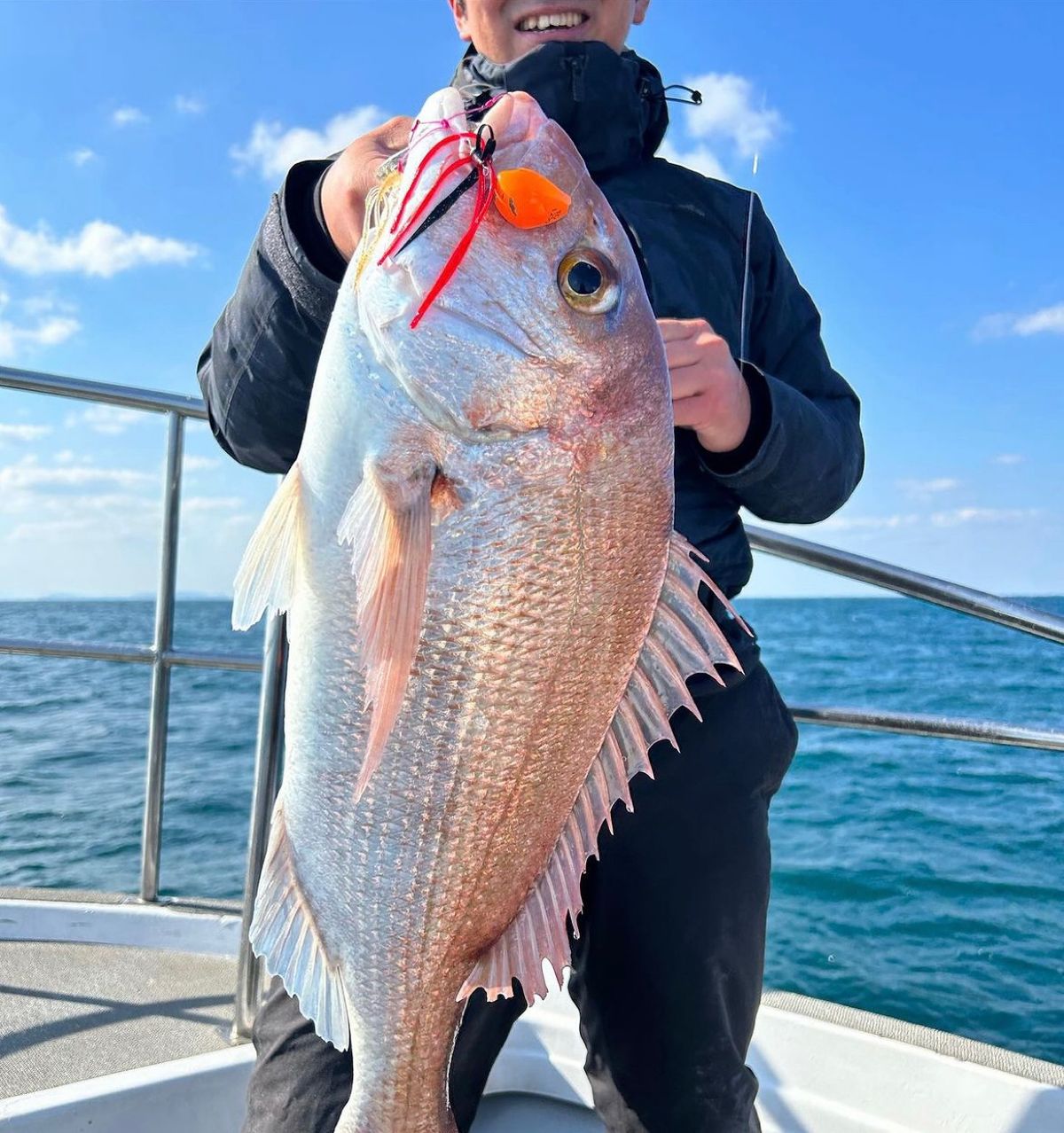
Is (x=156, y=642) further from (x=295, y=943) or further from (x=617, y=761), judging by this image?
(x=617, y=761)

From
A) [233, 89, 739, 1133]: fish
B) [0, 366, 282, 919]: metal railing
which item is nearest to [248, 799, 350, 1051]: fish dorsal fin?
[233, 89, 739, 1133]: fish

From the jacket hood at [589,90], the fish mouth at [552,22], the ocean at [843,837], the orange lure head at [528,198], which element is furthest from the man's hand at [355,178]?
the ocean at [843,837]

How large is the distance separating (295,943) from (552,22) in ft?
5.38

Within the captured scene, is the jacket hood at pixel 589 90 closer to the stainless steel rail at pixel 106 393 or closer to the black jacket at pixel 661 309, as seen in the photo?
the black jacket at pixel 661 309

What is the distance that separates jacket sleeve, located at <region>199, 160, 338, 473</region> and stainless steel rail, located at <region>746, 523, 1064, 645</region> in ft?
4.03

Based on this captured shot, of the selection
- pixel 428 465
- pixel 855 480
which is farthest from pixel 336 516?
pixel 855 480

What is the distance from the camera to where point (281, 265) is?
4.34 feet

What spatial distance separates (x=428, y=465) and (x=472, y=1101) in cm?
115

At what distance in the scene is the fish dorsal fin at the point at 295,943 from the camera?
1269 mm

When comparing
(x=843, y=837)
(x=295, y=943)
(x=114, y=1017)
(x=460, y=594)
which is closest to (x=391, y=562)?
(x=460, y=594)

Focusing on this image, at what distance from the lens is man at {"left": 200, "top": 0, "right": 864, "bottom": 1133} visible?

----------------

* _To be done_
Rewrite all of the lines above, replacing "jacket hood" with "coat hood" everywhere and leaving everything else unchanged. Omit the pictures from your answer.

* _Solution for this exercise_
Is (x=156, y=642) further from (x=295, y=943) or further from (x=617, y=761), judging by this image?
(x=617, y=761)

From
A) [233, 89, 739, 1133]: fish
B) [0, 366, 282, 919]: metal railing
which item is nearest to [248, 799, 350, 1051]: fish dorsal fin?
[233, 89, 739, 1133]: fish

From the coat hood at [589,90], the fish mouth at [552,22], the ocean at [843,837], the orange lure head at [528,198], which element is furthest from the man's hand at [355,178]?
the ocean at [843,837]

How large is the distance separating (295,943) from (552,22) in ft?
5.38

Within the captured scene, is the coat hood at pixel 589 90 closer to the stainless steel rail at pixel 106 393 or closer to the black jacket at pixel 661 309, as seen in the photo?
the black jacket at pixel 661 309

What is the distance that separates jacket sleeve, located at <region>199, 160, 338, 473</region> and stainless steel rail, located at <region>746, 523, 1064, 645</region> in ft?
4.03

Based on this captured shot, of the selection
- pixel 428 465
- pixel 855 480
which is farthest from pixel 336 516?
pixel 855 480

What is the distance from the camera to where point (281, 265) is?
4.34 feet

What spatial distance separates (x=428, y=465) and (x=472, y=1101) in cm?
115

At what distance in the scene is the fish dorsal fin at the point at 295,943 from the camera?
1269 mm

When comparing
(x=843, y=837)
(x=295, y=943)
(x=114, y=1017)
(x=460, y=594)
which is closest to (x=391, y=562)?
(x=460, y=594)

Focusing on this image, at what distance from the lens is man at {"left": 200, "top": 0, "right": 864, "bottom": 1133} visible?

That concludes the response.